The effect of zinc oxide on contact allergy to colophony was investigated. With 14 patients with earlier history of moderate patch test reactions to colophony (a patch test) with 10% ZnO (2.3 mg Zinc/cm²) with and without colophony was performed. No positive response was observed in the 14 patients when only a 10% solution of zinc oxide was used. The addition of zinc oxide to colophony decreased the allergic reaction induced by colophony (Söderberg et al., 1990).

 

2-ethylhexanoic acid

In a guinea pig maximization assay (Berol Kemi AB, 1979), 0/10 female Dunkin-Hartley guinea pigs exhibited a response 48 h after induction and challenge with 5 % (w/w) and 2 % (w/w) aqueous 2-ethylhexanoic acid solution, respectively. The intracutaneous injections were performed with 1 % (w/w) aqueous 2-ethylhexanoic acid solution. In summary, there is no evidence of a notable sensitization potential of 2-ethylhexanoic acid.

 

Table: Summary of skin sensitisation data of the zinc bis(2-ethylhexanoate) and the assessment entities.

 

(slightly soluble) zinc substances

2-ethylhexanoic acid

(CAS# 149-57-5)

Zinc bis(2-ethylhexanoate)

(CAS# 136-53-8)

Skin sensitisation

not sensitising

not sensitising

not sensitising

(read-across)

 

Zinc bis(2-ethylhexanoate) is not expected to show signs of dermal sensitisation, since the its two moieties zinc and 2-ethylhexanoic acid have not shown any skin sensitisation potential in experimental testing. Thus, zinc bis(2-ethylhexanoate) is not to be classified according to regulation (EC) 1272/2008 as skin sensitising. Further testing is not required. For further information on the toxicity of the individual constituents, please refer to the relevant assessment entity sections in the IUCLID and CSR.

Respiratory sensitisation

Endpoint conclusion
Endpoint conclusion:
no adverse effect observed (not sensitising)
Additional information:

According to the CLP regulation the hazard identification and subsequently a proposal for classification as “Respiratory sensitiser” will normally be based on human experience. In this context, hypersensitivity is normally seen as asthma, but other hypersensitivity reactions such as rhinitis/conjunctivitis and alveolitis are also considered. The condition will have the clinical character of an allergic reaction. However, immunological mechanisms do not have to be demonstrated.

The evidence could be:

a)           clinical history and data from appropriate lung function tests related to exposure to the substance, confirmed by other supportive evidence which may include:

i.             in vivo immunological test (e.g. skin prick test);

ii.            in vitro immunological test (e.g. serological analysis);

iii.           studies that indicate other specific hypersensitivity reactions where immunological mechanisms of action have not been proven, e.g. repeated low-level irritation, pharmacologically mediated effects;

iv.          a chemical structure related to substances known to cause respiratory hypersensitivity;

b)           data from one or more positive bronchial challenge tests with the substance conducted according to accepted guidelines for the determination of a specific hypersensitivity reaction.

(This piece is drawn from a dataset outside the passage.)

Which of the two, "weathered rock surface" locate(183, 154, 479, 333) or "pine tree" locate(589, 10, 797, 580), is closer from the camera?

Justification for classification or non-classification

Zinc bis(2-ethylhexanoate) is not expected to show signs of dermal sensitisation, since its two moieties zinc and 2-ethylhexanoic acid have not shown any skin sensitisation potential in experimental testing. Thus, zinc bis(2-ethylhexanoate) is not to be classified according to regulation (EC) 1272/2008 as skin sensitising.

In long-time industrial experience in the production and handling of substance zinc bis(2-ethylhexanoate), no cases of respiratory hypersensitivity have been observed. Classification as respiratory sensitiser is not applicable.